Several pipelines have come online over the last two years to reduce takeaway constraints in the Northeast, including Williams Companies’ (WMB) Atlantic Sunrise project in October and Energy Transfer’s (ET) Rover Pipeline, which has gradually ramped since August 2017. The partial startup in October of Enbridge’s (ENB) NEXUS joint venture with DTE Energy has also helped ease constraints.

The Permian still awaits the debottlenecking that has helped the Northeast. Based on the futures curve, the differential between Henry Hub and Waha will likely remain wide until the second half of 2019 when new pipeline projects start up. The Gulf Coast Express Pipeline, which is being built by Kinder Morgan (KMI) and its partners DCP Midstream (DCP), Targa Resources (TRGP), and Altus Midstream (ALTM), will carry up to 1.98 Bcf/d of natural gas from the Permian to Agua Dulce, TX, when it starts up in October 2019. Also slated to come online in 2019 is the 1.9 Bcf/d Pecos Trail Pipeline from private firms NAmerico and Cresta Energy. In late-2020, additional pipeline relief should come from the Permian Highway Pipeline – a 2 Bcf/d line from Waha to Katy being built by KMI and EagleClaw Midstream (ALTM also has an option acquire an equity interest in the line).
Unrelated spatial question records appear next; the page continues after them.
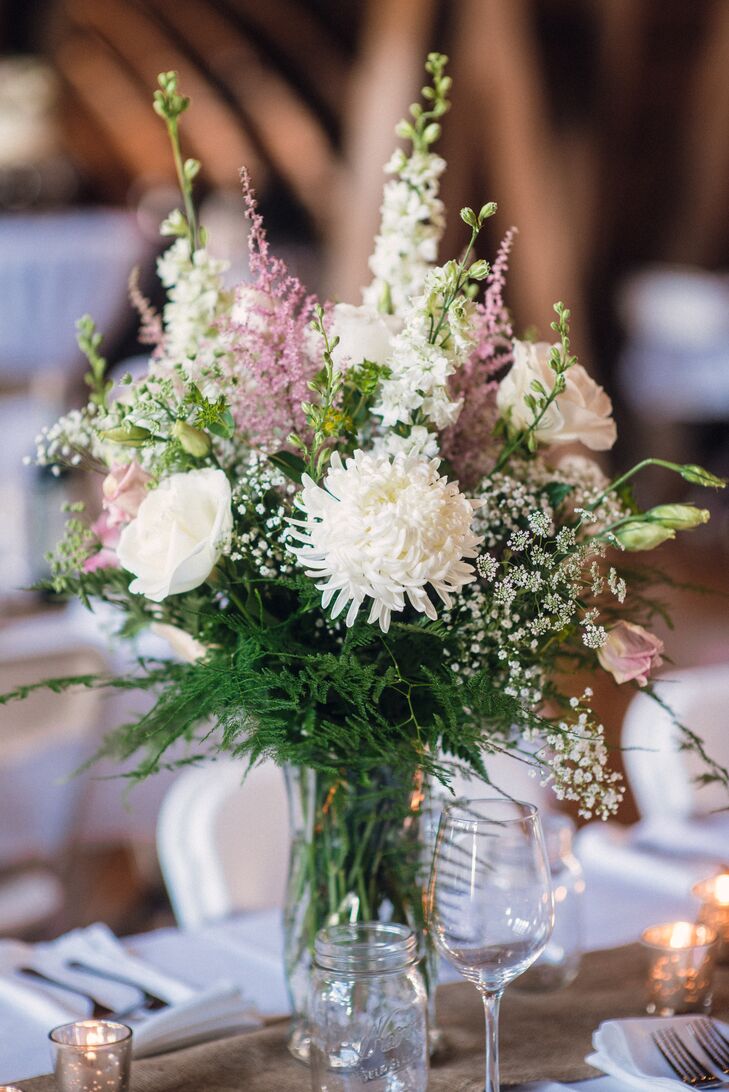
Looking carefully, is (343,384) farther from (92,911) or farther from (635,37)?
(635,37)

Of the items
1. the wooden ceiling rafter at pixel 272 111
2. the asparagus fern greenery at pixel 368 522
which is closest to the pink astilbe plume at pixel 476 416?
the asparagus fern greenery at pixel 368 522

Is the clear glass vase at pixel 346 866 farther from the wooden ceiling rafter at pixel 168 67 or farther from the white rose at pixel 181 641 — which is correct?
the wooden ceiling rafter at pixel 168 67

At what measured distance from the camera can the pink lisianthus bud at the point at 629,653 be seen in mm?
984

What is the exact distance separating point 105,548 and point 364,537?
12.8 inches

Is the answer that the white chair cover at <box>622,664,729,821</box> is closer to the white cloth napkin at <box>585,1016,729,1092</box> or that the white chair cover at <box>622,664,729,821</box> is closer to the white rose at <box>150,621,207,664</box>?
the white cloth napkin at <box>585,1016,729,1092</box>

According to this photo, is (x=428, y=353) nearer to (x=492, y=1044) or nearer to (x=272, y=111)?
(x=492, y=1044)

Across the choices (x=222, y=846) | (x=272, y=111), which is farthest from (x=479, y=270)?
(x=272, y=111)

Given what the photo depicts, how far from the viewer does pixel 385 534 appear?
2.83ft

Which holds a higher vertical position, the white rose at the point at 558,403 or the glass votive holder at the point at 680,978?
the white rose at the point at 558,403

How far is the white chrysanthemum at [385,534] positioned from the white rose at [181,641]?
0.25m

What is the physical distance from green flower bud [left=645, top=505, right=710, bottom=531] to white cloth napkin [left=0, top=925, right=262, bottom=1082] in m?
0.59

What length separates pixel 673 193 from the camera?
7047mm

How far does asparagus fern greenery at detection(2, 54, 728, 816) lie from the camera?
0.92m

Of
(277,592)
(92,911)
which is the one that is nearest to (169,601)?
(277,592)
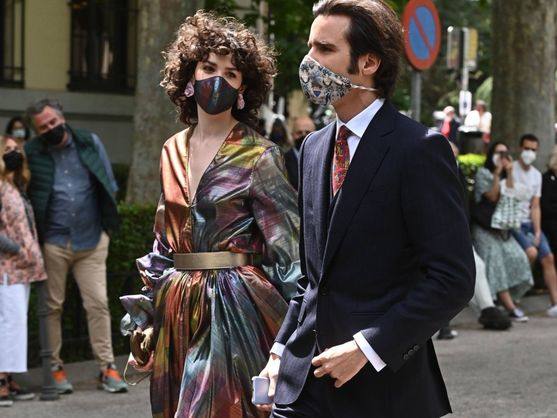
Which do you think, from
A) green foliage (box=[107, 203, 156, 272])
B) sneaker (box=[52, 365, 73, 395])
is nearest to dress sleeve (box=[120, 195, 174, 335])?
sneaker (box=[52, 365, 73, 395])

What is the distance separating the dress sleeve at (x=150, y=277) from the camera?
5.46 meters

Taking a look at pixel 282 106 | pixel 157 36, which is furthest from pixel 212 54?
pixel 282 106

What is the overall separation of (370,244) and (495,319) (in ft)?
31.6

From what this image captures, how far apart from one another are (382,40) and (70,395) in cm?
618

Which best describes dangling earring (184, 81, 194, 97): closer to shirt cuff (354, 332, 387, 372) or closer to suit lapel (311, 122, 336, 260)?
suit lapel (311, 122, 336, 260)

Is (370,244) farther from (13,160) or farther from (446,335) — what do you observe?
(446,335)

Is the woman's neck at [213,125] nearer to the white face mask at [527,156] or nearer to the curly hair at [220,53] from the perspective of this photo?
the curly hair at [220,53]

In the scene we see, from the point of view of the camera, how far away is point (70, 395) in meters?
9.51

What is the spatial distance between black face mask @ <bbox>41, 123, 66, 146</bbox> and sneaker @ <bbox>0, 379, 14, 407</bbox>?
1.59 metres

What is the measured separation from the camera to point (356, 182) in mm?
3746

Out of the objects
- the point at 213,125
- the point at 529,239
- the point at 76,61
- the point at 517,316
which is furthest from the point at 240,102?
the point at 76,61

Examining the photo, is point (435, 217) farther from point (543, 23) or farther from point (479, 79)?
point (479, 79)

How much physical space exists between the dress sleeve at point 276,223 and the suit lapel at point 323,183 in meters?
1.36

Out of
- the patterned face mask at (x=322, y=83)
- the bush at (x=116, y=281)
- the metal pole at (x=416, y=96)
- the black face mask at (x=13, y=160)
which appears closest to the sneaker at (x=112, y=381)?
the bush at (x=116, y=281)
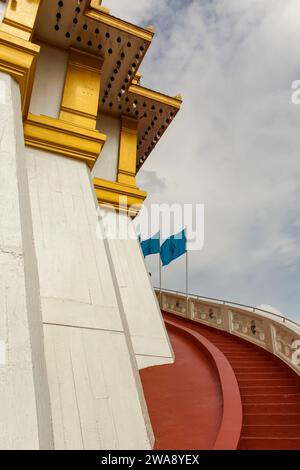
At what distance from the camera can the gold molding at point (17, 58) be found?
425 centimetres

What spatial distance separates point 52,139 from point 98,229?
2098 mm

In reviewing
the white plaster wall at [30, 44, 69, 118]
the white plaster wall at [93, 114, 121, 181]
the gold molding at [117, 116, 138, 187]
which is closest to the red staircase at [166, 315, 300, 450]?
the gold molding at [117, 116, 138, 187]

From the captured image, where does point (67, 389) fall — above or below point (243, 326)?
below

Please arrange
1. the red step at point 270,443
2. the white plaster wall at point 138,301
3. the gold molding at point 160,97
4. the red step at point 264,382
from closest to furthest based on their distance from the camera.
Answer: the red step at point 270,443 → the white plaster wall at point 138,301 → the red step at point 264,382 → the gold molding at point 160,97

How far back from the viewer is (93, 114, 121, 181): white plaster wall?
26.7 ft

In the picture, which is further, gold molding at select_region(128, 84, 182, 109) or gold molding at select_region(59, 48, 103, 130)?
gold molding at select_region(128, 84, 182, 109)

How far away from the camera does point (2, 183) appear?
3.10 metres

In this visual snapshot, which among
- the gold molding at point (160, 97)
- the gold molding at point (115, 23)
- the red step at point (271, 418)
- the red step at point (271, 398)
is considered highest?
the gold molding at point (160, 97)

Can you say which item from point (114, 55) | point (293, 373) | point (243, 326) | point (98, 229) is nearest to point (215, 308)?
point (243, 326)

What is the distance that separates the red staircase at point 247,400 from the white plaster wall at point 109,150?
4.92 meters

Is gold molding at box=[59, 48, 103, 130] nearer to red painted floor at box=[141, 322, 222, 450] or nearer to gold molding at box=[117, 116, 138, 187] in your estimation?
gold molding at box=[117, 116, 138, 187]

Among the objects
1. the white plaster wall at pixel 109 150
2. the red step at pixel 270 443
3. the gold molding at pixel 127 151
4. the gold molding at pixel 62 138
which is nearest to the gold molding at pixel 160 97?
Answer: the gold molding at pixel 127 151

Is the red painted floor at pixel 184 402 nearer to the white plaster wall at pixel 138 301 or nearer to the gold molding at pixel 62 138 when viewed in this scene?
the white plaster wall at pixel 138 301
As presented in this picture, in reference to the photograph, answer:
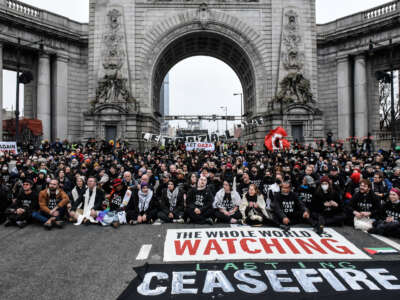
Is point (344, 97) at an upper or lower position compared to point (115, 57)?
lower

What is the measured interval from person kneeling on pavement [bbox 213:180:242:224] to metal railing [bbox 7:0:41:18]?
88.6 ft

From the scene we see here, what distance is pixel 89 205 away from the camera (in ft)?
29.2

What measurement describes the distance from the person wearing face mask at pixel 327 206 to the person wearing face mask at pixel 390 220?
87 cm

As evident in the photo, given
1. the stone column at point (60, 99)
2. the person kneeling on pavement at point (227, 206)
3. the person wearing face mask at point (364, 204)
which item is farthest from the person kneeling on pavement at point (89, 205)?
the stone column at point (60, 99)

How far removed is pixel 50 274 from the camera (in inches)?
201

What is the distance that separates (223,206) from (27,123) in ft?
A: 77.1

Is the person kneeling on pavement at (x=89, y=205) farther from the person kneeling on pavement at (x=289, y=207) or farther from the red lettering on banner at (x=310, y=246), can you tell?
the red lettering on banner at (x=310, y=246)

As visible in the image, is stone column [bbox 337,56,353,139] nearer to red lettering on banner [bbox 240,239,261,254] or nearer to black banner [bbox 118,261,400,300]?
red lettering on banner [bbox 240,239,261,254]

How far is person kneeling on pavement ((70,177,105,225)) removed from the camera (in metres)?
8.61

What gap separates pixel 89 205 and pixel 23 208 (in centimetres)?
192

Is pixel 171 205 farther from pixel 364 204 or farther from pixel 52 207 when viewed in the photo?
pixel 364 204

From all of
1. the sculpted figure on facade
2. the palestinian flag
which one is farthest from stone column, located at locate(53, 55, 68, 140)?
the palestinian flag

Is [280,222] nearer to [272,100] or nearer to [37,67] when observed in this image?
[272,100]

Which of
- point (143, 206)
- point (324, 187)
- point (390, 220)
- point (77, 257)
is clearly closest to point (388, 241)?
point (390, 220)
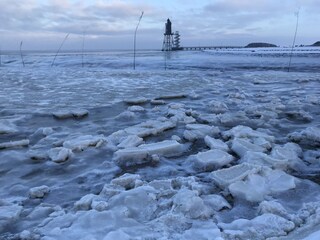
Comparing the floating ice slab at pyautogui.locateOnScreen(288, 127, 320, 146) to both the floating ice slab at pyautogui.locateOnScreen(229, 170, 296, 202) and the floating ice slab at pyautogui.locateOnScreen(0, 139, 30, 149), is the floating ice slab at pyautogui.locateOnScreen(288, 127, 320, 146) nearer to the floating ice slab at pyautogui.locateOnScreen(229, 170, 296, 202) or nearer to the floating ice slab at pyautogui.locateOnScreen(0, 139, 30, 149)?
the floating ice slab at pyautogui.locateOnScreen(229, 170, 296, 202)

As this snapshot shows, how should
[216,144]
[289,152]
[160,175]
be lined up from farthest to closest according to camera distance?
[216,144] → [289,152] → [160,175]

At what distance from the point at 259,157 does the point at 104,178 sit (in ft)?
6.54

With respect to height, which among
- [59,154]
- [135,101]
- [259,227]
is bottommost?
[135,101]

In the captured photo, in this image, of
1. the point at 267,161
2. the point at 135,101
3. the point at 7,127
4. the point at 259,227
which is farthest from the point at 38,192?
the point at 135,101

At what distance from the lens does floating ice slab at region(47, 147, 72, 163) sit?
4.49m

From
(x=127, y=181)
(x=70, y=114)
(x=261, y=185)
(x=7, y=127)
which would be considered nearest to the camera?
(x=261, y=185)

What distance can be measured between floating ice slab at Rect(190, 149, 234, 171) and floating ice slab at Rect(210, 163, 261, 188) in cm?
38

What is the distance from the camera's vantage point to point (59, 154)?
4.53 m

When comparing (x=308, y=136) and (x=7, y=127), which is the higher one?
(x=308, y=136)

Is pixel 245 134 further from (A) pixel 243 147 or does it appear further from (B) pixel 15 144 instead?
(B) pixel 15 144

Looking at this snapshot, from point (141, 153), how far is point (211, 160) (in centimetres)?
97

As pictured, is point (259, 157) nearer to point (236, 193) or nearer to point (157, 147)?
point (236, 193)

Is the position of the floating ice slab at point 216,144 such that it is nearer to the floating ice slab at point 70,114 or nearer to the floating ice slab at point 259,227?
the floating ice slab at point 259,227

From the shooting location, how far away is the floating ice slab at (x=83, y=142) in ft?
16.2
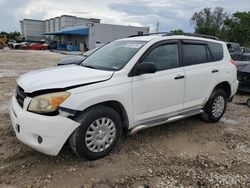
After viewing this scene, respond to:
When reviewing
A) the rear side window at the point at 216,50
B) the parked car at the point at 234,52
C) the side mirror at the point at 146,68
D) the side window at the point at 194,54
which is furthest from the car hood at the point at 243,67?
the side mirror at the point at 146,68

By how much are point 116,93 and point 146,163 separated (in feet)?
3.53

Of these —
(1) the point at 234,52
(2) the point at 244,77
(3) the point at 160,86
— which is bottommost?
(2) the point at 244,77

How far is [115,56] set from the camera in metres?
4.48

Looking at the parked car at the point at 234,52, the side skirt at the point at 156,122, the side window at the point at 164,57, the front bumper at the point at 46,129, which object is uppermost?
the side window at the point at 164,57

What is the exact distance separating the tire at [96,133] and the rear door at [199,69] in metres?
1.61

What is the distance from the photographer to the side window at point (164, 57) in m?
4.39

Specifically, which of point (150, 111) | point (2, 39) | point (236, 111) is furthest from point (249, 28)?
point (150, 111)

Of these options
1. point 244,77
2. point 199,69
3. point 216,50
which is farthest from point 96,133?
point 244,77

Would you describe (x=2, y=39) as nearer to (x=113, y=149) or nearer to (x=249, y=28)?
(x=249, y=28)

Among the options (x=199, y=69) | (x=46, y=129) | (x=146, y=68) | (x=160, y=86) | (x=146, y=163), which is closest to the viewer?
(x=46, y=129)

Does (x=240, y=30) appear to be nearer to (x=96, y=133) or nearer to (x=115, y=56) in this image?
(x=115, y=56)

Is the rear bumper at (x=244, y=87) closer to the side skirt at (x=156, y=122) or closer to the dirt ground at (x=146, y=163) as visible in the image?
the dirt ground at (x=146, y=163)

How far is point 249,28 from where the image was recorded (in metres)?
45.0

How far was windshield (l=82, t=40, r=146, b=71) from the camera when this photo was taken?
13.8ft
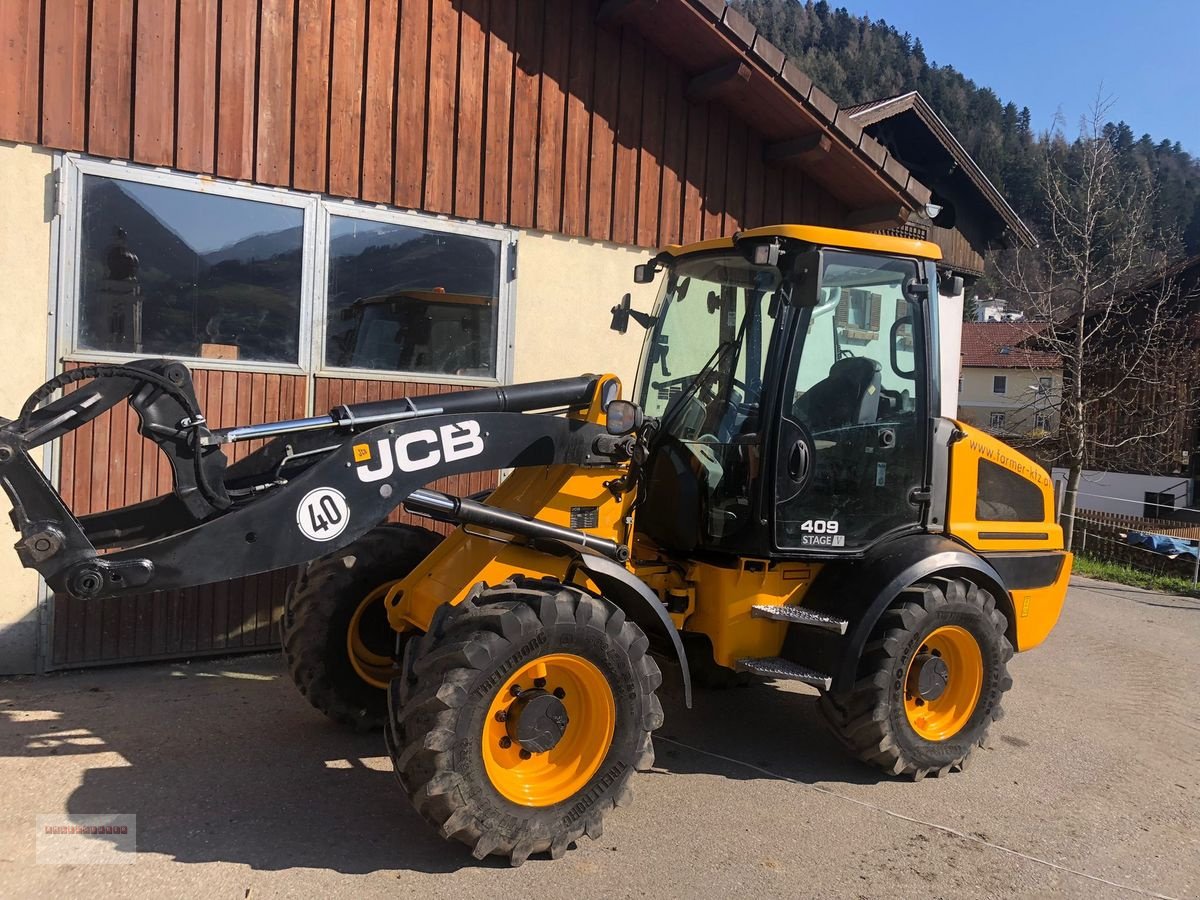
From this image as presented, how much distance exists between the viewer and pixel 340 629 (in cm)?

As these pipelines come online and better connect supply with demand, perhaps next winter will see less volatility in natural gas. That said, there will be other notable changes for the natural gas market that could impact prices, including growing LNG exports as additional export capacity comes online next year (read more). The good news for midstream investors is that growing natural gas production creates opportunities for new projects with cash flows largely insulated from the price volatility discussed.

Bottom Line

Natural gas price volatility has returned and should continue through this winter as traders and investors follow weather and storage levels closely. Given production growth, midstream companies continue to have ample opportunities to construct new gas pipelines to connect production with key demand areas and coastal export sites.